Wissenswertes über Erlangen
Von Frédéric Valin
In der letzten Phase der Vernichtungsaktionen gegen sogenanntes lebensunwertes Leben wurden überall in Deutschland Hungerhäuser organisiert, in denen relativ unkontrolliert und unkoordiniert gestorben werden sollte. Und auch unkontrolliert und unkoordiniert gestorben wurde. Die Idee war einfach: Wir haben die, die wir als unwert definiert haben, erfolgreich vom Rest der Bevölkerung isoliert. Die zentralen Vernichtungsaktionen durch Gas oder Medikamente waren zu teuer und haben obendrein zu viel Widerspruch hervorgerufen. (Als Atheist, der ich bin, muss ich leider darauf hinweisen, dass sich insbesondere die katholische Kirche hier resistenter gezeigt hat als andere Institutionen; ich warte noch auf das Buch, das dieses Phänomen nicht nur konstatiert, sondern auch ernsthaft aufarbeitet.) Also ging die deutsche Gesellschaft dazu über, dezentral zu morden: durch Hunger vor allem. Es gab für die Menschen in den Einrichtungen dann kaum mehr als drei Scheiben Brot am Tag, etwas Zuckerrübensaft, und das Pflegepersonal hat ihnen dabei zugesehen, wie sie wortwörtlich vom Fleisch fallen.

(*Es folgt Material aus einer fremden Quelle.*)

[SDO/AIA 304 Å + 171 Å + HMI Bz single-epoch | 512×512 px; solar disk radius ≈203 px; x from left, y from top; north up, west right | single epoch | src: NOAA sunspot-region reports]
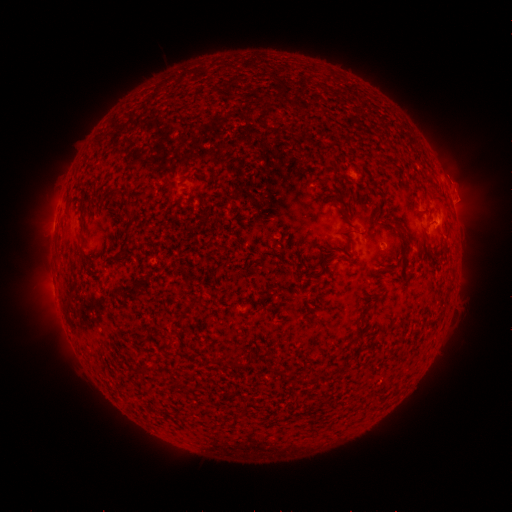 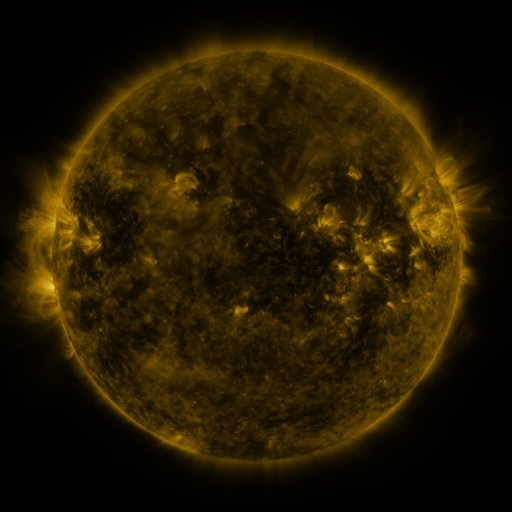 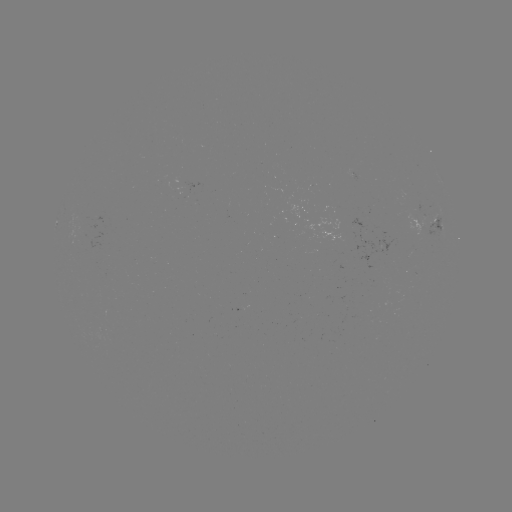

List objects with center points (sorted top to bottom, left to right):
spotted active region: (438, 218)
spotted active region: (369, 240)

Wer »sie« sind, die da vom Fleisch fielen, war, sobald sie in die Mühlen der Diagnostik geraten waren, eigentlich egal. Was krank war und was nicht, entschieden ideologisch indoktrinierte Bürokrat*innen, das Überleben innerhalb dieser Institutionen war reines Glück. Es klingt zunächst einmal zynisch zu sagen, dass das Gedenken an die Shoah diese Opfer überdeckt hat, aber es ist gar nicht als zynische Pointe gemeint: Der Nationalsozialismus hat derart viele Opfer gefordert, dass es unmöglich war, alle gleichzeitig zu würdigen, allen gerecht zu werden.